Re: ata_eh_link_autopsy: Bug?
From: Mark Lord <hidden>
Date: 2012-05-01 23:52:34
On 12-05-01 07:48 PM, Mark Lord wrote:
On 12-05-01 05:58 PM, Tejun Heo wrote:quoted
On Tue, May 01, 2012 at 04:27:00PM -0400, Mark Lord wrote:quoted
MMmm.. even that isn't good enough, because the first ATA_QCFLAG_IO test bypasses the rest of that logic and triggers unconditional retries. Ugh.Hmmm... the unconditional retry on ATA_QCFLAG_IO is intenttional so that known good requests from FS are guaranteed to be retried no matter how whacky the underlying device is. I'm not sure whether that was a good decision tho. Maybe we should trust the hardware a bit more.

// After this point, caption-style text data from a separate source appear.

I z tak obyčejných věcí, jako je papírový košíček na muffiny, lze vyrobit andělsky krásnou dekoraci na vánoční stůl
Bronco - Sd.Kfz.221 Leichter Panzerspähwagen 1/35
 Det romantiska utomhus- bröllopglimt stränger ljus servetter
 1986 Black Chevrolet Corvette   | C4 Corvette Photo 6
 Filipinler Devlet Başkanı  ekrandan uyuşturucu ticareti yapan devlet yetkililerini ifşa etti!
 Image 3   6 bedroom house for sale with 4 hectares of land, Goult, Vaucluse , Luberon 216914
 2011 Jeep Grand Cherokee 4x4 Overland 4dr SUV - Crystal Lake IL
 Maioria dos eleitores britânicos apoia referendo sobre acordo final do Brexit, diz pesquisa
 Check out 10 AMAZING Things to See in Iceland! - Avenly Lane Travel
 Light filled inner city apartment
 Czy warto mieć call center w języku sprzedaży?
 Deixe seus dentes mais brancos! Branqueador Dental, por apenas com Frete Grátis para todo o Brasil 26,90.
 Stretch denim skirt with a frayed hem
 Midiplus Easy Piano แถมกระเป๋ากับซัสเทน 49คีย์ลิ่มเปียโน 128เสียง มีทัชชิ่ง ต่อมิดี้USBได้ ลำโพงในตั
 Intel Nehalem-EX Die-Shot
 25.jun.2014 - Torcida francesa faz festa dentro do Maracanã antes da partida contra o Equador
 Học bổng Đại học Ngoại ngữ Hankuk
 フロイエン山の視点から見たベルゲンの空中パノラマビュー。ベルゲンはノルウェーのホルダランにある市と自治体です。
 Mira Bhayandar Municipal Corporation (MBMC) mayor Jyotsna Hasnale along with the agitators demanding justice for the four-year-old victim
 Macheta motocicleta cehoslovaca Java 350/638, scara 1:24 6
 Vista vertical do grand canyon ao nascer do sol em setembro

So, I'm not necessarily against changing it.With multi-terabyte drives being commonplace now, bad sectors seem to be a more frequent occurrence than I can remember from the past. And when libata stumbles across a bad sector, it literally hangs the machine for _minutes_ doing retries. I have never seen a retry make any difference whatsoever on a bad sector read. New, old, or ancient hardware.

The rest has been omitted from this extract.